◆ **Task details**: Exact reproduction required: the lines below from the line with "United States, site lebec_CA-29." to the line with "United States, site lebec_CA-12.", both ends included, and no others.

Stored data

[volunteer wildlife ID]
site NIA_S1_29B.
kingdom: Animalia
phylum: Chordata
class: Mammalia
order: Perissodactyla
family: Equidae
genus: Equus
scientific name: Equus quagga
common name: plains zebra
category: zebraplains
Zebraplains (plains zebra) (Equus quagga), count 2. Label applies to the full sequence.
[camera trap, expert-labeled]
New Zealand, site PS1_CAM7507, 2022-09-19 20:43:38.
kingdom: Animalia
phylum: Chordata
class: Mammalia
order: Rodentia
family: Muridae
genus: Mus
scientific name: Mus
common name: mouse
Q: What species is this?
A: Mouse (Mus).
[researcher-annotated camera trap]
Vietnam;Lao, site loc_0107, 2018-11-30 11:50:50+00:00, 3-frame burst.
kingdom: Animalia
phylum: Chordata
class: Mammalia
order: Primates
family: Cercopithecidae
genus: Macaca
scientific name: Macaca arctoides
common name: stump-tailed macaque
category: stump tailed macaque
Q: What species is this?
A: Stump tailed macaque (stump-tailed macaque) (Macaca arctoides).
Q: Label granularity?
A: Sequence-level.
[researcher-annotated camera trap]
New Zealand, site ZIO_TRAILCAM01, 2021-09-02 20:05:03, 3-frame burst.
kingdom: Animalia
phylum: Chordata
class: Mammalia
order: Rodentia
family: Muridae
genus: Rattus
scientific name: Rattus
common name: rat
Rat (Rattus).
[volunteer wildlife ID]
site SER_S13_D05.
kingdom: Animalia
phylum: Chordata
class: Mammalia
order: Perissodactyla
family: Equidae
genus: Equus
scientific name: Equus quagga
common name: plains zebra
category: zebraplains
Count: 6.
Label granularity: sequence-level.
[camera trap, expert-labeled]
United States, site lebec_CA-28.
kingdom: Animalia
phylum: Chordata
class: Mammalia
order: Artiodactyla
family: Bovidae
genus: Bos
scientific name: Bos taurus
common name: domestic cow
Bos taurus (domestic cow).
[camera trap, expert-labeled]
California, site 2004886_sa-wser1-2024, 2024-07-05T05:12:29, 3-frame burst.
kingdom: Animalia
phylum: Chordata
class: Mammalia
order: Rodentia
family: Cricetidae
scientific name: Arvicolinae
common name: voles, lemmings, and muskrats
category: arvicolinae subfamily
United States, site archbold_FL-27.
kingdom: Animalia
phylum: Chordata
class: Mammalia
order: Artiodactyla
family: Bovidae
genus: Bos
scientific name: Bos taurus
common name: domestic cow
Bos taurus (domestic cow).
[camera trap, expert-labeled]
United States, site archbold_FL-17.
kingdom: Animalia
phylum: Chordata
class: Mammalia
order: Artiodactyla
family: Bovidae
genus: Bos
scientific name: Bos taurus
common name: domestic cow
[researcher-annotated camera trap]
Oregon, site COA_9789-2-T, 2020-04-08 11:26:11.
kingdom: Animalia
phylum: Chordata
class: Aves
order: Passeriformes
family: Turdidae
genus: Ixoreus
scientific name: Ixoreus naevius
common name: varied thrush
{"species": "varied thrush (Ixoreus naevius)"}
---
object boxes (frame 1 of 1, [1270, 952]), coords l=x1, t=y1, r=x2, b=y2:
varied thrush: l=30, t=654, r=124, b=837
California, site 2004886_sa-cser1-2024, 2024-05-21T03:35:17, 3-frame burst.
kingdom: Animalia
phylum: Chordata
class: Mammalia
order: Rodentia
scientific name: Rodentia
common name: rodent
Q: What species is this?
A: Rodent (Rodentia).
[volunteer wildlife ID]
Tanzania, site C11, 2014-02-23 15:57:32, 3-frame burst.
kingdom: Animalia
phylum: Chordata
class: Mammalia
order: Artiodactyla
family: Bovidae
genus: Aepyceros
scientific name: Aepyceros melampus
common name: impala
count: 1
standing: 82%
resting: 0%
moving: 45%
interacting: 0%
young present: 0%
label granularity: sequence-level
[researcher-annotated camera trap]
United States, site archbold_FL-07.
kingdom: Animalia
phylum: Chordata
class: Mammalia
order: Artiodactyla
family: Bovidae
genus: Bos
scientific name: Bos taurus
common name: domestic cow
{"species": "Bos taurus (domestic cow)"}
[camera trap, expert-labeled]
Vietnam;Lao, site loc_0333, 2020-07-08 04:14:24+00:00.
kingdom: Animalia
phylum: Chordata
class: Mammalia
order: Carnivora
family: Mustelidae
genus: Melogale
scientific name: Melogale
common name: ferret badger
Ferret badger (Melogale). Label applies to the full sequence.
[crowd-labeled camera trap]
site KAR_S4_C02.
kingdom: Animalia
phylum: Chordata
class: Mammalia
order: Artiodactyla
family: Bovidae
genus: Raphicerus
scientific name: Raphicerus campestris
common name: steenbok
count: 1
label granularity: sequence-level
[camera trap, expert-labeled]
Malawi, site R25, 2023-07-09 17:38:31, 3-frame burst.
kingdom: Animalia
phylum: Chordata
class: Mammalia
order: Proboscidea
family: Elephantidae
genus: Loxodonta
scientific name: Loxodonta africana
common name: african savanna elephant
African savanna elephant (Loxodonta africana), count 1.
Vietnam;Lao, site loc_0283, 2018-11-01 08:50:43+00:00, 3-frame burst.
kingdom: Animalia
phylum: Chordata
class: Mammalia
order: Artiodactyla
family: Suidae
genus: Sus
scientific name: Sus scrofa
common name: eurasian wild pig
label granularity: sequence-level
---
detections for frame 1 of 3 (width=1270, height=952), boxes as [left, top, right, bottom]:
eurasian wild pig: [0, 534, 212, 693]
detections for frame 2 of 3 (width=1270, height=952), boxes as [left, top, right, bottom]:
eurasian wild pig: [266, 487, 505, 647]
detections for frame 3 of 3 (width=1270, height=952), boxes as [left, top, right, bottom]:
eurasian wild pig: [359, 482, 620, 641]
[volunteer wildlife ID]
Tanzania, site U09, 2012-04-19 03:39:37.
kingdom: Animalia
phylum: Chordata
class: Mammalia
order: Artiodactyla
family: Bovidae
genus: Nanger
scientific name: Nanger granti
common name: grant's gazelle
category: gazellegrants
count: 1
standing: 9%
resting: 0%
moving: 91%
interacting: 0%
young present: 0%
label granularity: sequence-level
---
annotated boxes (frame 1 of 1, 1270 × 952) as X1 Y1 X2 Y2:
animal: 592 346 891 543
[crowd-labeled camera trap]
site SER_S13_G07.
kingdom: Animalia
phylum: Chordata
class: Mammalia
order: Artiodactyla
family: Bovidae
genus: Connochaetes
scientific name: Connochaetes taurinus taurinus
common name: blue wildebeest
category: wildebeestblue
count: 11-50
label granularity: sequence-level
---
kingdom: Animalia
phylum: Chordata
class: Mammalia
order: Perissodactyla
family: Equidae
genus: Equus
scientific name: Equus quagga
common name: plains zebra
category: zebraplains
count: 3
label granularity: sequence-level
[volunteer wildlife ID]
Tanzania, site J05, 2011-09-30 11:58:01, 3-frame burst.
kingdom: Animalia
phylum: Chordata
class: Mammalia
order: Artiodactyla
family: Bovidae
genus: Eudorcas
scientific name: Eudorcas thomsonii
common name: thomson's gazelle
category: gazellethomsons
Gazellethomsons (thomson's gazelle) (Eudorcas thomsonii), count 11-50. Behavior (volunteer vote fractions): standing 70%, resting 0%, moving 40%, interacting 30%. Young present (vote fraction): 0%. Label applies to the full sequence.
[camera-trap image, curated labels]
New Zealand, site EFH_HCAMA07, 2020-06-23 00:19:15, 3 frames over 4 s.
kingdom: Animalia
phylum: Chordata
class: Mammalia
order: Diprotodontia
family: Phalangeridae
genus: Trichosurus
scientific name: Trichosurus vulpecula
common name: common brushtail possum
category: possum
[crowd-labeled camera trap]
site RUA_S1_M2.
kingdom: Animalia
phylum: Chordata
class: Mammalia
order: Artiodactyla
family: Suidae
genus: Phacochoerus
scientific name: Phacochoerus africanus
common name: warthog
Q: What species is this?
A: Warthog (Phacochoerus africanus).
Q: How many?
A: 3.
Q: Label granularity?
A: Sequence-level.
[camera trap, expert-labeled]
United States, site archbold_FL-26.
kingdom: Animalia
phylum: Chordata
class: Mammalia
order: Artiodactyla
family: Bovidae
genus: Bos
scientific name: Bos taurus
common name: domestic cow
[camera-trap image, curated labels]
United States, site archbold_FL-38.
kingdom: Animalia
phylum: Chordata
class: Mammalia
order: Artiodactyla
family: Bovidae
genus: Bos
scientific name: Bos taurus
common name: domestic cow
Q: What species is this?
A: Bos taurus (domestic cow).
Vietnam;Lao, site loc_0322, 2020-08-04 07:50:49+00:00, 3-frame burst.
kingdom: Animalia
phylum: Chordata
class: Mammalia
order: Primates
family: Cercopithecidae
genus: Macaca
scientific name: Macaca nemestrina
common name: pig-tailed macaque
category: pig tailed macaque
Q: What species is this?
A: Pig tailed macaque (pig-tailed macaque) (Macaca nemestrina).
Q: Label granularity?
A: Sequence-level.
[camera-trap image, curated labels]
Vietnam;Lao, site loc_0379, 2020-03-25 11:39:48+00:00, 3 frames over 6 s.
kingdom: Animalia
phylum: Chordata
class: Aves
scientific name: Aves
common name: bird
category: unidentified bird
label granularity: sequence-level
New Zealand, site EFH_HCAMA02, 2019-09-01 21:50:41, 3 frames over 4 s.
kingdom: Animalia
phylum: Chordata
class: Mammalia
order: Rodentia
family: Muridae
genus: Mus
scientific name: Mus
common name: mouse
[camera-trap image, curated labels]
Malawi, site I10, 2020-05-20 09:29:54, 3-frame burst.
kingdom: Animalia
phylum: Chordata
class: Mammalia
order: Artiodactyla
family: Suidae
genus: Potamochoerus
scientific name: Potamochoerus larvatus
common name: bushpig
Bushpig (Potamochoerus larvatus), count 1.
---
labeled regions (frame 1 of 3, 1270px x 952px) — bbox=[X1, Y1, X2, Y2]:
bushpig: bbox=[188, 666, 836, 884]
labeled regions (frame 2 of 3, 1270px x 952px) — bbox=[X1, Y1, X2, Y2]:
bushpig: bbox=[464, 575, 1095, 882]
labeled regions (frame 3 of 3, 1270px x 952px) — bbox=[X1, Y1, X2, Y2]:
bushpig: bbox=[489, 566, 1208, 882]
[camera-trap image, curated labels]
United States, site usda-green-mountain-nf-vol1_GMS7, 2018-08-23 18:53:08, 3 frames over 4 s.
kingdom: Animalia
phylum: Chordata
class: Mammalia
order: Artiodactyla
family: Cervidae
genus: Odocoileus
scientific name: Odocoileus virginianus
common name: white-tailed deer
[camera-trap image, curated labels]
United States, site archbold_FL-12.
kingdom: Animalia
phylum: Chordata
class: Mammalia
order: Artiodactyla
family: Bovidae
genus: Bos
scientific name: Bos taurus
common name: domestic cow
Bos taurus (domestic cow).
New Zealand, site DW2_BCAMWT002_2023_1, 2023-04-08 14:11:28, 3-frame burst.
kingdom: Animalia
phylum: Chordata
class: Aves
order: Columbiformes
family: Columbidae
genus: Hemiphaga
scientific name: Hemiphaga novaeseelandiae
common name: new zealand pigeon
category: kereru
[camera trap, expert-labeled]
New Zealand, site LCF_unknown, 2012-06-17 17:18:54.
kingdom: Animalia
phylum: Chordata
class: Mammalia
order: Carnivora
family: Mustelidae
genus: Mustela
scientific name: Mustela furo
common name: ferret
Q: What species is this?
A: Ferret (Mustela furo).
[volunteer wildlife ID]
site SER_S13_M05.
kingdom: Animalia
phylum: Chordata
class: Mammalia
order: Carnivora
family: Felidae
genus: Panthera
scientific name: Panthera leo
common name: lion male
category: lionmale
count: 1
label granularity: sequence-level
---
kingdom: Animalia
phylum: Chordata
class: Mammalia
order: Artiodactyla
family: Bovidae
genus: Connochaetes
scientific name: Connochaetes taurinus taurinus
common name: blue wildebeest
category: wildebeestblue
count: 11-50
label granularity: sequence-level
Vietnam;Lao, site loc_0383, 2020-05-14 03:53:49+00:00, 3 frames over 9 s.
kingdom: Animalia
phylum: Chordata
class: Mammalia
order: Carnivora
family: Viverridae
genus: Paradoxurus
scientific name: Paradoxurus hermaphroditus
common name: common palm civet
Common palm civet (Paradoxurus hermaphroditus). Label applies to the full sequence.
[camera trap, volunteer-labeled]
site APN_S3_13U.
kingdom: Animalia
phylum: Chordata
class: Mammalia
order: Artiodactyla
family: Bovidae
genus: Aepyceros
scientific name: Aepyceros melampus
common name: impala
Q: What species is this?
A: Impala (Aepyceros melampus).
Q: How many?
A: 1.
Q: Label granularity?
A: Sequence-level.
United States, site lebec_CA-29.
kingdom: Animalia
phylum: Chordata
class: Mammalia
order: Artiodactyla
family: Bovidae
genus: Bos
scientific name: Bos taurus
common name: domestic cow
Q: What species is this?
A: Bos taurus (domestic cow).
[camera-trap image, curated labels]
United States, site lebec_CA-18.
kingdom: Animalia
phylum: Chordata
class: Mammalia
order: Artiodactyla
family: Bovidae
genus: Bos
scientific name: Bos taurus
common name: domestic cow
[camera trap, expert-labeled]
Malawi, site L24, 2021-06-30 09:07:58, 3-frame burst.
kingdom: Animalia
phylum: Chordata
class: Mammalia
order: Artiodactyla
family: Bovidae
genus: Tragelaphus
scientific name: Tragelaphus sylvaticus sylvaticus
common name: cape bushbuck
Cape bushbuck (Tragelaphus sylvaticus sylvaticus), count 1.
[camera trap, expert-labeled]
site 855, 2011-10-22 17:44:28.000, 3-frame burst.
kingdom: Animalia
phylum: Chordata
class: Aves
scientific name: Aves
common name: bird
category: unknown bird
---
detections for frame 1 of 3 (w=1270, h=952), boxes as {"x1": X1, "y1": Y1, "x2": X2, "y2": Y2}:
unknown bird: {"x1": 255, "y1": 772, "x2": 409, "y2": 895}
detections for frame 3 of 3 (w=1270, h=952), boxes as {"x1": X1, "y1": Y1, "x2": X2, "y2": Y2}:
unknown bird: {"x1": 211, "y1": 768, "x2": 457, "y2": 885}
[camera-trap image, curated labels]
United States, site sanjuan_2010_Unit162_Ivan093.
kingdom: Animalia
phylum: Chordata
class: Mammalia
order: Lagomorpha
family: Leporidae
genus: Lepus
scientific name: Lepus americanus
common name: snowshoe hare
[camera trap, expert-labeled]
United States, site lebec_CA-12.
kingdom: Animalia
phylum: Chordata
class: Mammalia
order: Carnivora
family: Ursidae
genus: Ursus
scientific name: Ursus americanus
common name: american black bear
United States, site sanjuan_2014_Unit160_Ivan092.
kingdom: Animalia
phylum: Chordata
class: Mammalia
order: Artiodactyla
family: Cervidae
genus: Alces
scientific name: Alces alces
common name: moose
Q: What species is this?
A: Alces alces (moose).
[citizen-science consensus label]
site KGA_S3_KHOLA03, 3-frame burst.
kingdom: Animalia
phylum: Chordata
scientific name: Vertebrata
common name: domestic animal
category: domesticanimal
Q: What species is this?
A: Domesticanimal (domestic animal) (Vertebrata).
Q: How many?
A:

◆ **Task output**:
United States, site lebec_CA-29.
kingdom: Animalia
phylum: Chordata
class: Mammalia
order: Artiodactyla
family: Bovidae
genus: Bos
scientific name: Bos taurus
common name: domestic cow
Q: What species is this?
A: Bos taurus (domestic cow).
[camera-trap image, curated labels]
United States, site lebec_CA-18.
kingdom: Animalia
phylum: Chordata
class: Mammalia
order: Artiodactyla
family: Bovidae
genus: Bos
scientific name: Bos taurus
common name: domestic cow
[camera trap, expert-labeled]
Malawi, site L24, 2021-06-30 09:07:58, 3-frame burst.
kingdom: Animalia
phylum: Chordata
class: Mammalia
order: Artiodactyla
family: Bovidae
genus: Tragelaphus
scientific name: Tragelaphus sylvaticus sylvaticus
common name: cape bushbuck
Cape bushbuck (Tragelaphus sylvaticus sylvaticus), count 1.
[camera trap, expert-labeled]
site 855, 2011-10-22 17:44:28.000, 3-frame burst.
kingdom: Animalia
phylum: Chordata
class: Aves
scientific name: Aves
common name: bird
category: unknown bird
---
detections for frame 1 of 3 (w=1270, h=952), boxes as {"x1": X1, "y1": Y1, "x2": X2, "y2": Y2}:
unknown bird: {"x1": 255, "y1": 772, "x2": 409, "y2": 895}
detections for frame 3 of 3 (w=1270, h=952), boxes as {"x1": X1, "y1": Y1, "x2": X2, "y2": Y2}:
unknown bird: {"x1": 211, "y1": 768, "x2": 457, "y2": 885}
[camera-trap image, curated labels]
United States, site sanjuan_2010_Unit162_Ivan093.
kingdom: Animalia
phylum: Chordata
class: Mammalia
order: Lagomorpha
family: Leporidae
genus: Lepus
scientific name: Lepus americanus
common name: snowshoe hare
[camera trap, expert-labeled]
United States, site lebec_CA-12.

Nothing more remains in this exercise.